Passage fourni:
<<<<
Je ne pourrai jamais oublier ce jour de juillet 1917 , ce jour où j’ai vu notre maire traverser la cour une lettre à la main. Ce jour où mon cœur de mère s’est brisé …
Je me suis mariée à Moncoutant (79) en 1877, le 10 novembre, avec Toussaint Dieudonné BERTHELOT et les naissances de nos enfants Marie Alexandrine (1878), Georges (1879), Alexandrine (1881), Antonin (1883), Constant (1884), Fridolin (1886), Marie Fridoline (1888) et Marthe (1891) ne nous ont apporté que du bonheur. Bien sûr, nourrir cette grande famille n’a pas été chose si aisée mais notre ferme située à L’Églandière nous a cependant permis de vivre dans une certaine quiétude.
Tout a changé le 1er août 1914.
>>>>
Données recueillies:
<<<<
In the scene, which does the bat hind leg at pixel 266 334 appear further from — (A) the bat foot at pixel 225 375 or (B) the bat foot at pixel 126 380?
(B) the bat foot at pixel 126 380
>>>>
Répondez aux questions suivantes à partir du passage fourni.
(a) En quel mois et en quelle année la narratrice a-t-elle vu le maire traverser la cour une lettre à la main ?
(b) Où se situait la ferme de la famille ?
(c) À quelle date tout a-t-il changé ?

Réponse complète:
(a) En juillet 1917.
(b) À L'Églandière.
(c) Le 1er août 1914.